Порывшись в своей повозке, цыганка достает серебряный кувшин явно мавританской работы и пару фаянсовых кружек. Когда она вытаскивает пробку, в нос ударяет терпкий запах экзотического вина. Бэла пытается отказаться, но ему насильно втиснута в руки одна из кружек. Цыганка удивительно легко переходит с игривого тона на деловой.
- Я еду в Печ на ярмарку. Тебе не туда, красавец?
Обычно Бэлу здорово задевают подобные обращения. Всю жизнь он пытается сохранить с миром дистанцию. И вот, на закате дня — и что себе врать, жизни, он пьет дрянное вино с молодой цыганкой.
- Я просто путешествую, - говорит он.
Цыганка иронично улыбается.
- В костюме от отличного венского портного?
Бэла оглядывает свое пропыленное платье и пытается вспомнить, как давно он покинул Вену. Это было… утром. Сколько дней назад? Сутки растянулись и перемешались. Он очень боится спать. И не может уловить момент, когда вообще перестал это делать.
- Тебе нужно отдохнуть, - говорит цыганка.
- Нет! - Бэла распахнул глаза. Не спать!
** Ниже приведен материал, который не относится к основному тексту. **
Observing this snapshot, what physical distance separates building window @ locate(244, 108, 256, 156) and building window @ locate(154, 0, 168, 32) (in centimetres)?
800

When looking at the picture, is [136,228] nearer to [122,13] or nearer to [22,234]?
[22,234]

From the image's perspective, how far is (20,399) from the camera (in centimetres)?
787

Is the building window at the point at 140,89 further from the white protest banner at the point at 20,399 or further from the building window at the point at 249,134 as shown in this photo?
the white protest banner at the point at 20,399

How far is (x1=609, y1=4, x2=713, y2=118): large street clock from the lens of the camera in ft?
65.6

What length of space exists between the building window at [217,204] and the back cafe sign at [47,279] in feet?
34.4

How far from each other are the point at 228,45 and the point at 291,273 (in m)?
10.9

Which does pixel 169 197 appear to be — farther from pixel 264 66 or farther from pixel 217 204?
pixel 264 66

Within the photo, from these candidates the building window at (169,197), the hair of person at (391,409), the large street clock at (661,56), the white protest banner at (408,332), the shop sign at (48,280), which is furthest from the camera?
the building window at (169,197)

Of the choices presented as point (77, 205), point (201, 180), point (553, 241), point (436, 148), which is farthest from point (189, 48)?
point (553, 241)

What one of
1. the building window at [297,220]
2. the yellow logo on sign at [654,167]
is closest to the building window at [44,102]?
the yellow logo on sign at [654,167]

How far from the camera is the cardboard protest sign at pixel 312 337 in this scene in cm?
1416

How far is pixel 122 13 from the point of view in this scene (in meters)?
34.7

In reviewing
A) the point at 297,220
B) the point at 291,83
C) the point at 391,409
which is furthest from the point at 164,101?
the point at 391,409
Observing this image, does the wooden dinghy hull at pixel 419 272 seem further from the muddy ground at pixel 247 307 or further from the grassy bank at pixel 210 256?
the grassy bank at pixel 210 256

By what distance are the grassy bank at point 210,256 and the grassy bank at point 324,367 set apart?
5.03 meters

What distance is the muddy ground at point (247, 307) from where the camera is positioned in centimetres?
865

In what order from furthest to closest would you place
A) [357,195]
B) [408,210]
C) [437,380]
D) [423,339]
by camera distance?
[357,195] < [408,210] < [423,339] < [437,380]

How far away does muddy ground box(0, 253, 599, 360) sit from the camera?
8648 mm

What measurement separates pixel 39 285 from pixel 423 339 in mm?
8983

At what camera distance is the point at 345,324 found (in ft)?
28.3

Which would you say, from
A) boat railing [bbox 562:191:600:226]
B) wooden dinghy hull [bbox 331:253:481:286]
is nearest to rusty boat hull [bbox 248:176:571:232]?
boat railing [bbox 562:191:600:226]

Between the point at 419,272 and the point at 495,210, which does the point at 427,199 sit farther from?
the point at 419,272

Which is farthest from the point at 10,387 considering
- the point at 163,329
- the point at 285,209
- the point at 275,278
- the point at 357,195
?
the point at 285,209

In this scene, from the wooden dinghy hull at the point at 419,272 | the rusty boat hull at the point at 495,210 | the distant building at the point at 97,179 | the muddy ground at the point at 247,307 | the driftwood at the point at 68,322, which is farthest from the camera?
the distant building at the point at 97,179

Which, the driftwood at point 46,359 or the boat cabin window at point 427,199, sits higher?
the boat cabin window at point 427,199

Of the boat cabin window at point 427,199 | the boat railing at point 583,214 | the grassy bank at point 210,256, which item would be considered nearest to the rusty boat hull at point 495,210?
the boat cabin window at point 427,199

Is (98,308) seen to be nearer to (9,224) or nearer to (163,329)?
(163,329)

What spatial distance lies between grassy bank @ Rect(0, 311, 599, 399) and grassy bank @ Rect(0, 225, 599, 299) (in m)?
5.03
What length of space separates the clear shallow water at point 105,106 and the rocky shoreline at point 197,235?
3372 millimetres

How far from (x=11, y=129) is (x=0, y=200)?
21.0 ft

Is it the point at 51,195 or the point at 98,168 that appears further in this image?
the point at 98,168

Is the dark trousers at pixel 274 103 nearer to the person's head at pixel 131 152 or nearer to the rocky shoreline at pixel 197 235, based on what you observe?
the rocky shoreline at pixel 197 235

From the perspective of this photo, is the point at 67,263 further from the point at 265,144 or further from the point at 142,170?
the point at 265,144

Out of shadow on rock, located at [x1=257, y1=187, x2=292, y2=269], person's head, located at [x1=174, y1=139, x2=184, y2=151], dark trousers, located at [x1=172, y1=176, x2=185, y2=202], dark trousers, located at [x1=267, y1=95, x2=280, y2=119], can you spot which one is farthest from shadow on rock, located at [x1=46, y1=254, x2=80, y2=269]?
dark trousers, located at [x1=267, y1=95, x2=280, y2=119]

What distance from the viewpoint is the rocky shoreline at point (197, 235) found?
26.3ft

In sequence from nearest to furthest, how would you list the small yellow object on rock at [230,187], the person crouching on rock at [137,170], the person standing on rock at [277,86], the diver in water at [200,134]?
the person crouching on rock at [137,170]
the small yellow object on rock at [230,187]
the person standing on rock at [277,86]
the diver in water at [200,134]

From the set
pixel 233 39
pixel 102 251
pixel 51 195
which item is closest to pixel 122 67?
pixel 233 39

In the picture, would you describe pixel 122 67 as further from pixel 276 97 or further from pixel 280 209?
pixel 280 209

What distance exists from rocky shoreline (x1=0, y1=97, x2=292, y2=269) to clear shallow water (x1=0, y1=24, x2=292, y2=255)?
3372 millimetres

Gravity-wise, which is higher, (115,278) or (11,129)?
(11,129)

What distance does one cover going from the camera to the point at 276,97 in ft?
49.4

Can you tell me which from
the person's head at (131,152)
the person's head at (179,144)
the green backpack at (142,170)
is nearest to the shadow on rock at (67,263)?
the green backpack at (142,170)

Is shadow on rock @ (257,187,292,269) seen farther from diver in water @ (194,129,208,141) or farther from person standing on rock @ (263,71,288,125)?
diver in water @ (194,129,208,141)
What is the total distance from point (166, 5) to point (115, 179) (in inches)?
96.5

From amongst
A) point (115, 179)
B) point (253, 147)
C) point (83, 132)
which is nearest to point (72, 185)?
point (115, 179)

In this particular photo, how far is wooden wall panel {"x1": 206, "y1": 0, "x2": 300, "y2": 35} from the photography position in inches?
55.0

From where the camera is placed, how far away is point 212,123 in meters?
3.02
Не спать… - Почему ты спросила про Печ?
Цыганка смотрит на него с подозрением; прежде чем ответить, выдерживает паузу.
- Я слышала, на дорогах разбойники. Мне нужна охрана. Мне нужен кто-то… сильный.
Ее смуглая рука оглаживает его плечо.
- Ты справишься.
- Едва ли. То ты будешь делать на ярмарке? Гадать по руке?
Цыганка запрокидывает голову и хохочет, в ушах ее покачиваются тяжелые золотые серьги.
- Я пою. Очень грустные песни. И продаю настойки. Это неплохой заработок, так что я боюсь грабителей.
Бэла приподнимает брови.
- Но не меня.
Эспума ведет пальцем по его щеке.
- Я хорошо разбираюсь в людях.
Она улыбается все шире, распахнув глаза цвета бронзы с патиной.
- Хорошие руки. Руки мужчины, руки воина.
Бэла вздрогнул и открыл глаза. Кажется, он заснул. Старая уродливая цыганка провела сухими узловатыми пальцами по его ладони.
- А где… - он осекся. Конечно, красивая молодая женщина ему привиделась, также как повозка, берег реки и кровавый закат. И лучше не упоминать об этом.
Он выехал из Вены неделю назад ранним утром, промчался через половину страны без сна и отдыха, и теперь вот пил дрянное и кислое, как в видении, вино в дешевом кабаке на дороге. Напротив сидела кривая уродливая цыганка и внимательно рассматривала его единственным зрячим глазом. Она здорово походила на циклопа, и, быть может, не брезговала людоедством.
- У тебя, я погляжу, проблемы, молодой человек?
На этот вопрос Бэла только пожал плечами. У кого их нет? Цыганка вновь провела по его ладони сухим пальцем, чуть царапнув ногтем.
- Ты покинул большой город, чтобы их решить, верно?
Снова — общая фраза. Была ее проигнорировал.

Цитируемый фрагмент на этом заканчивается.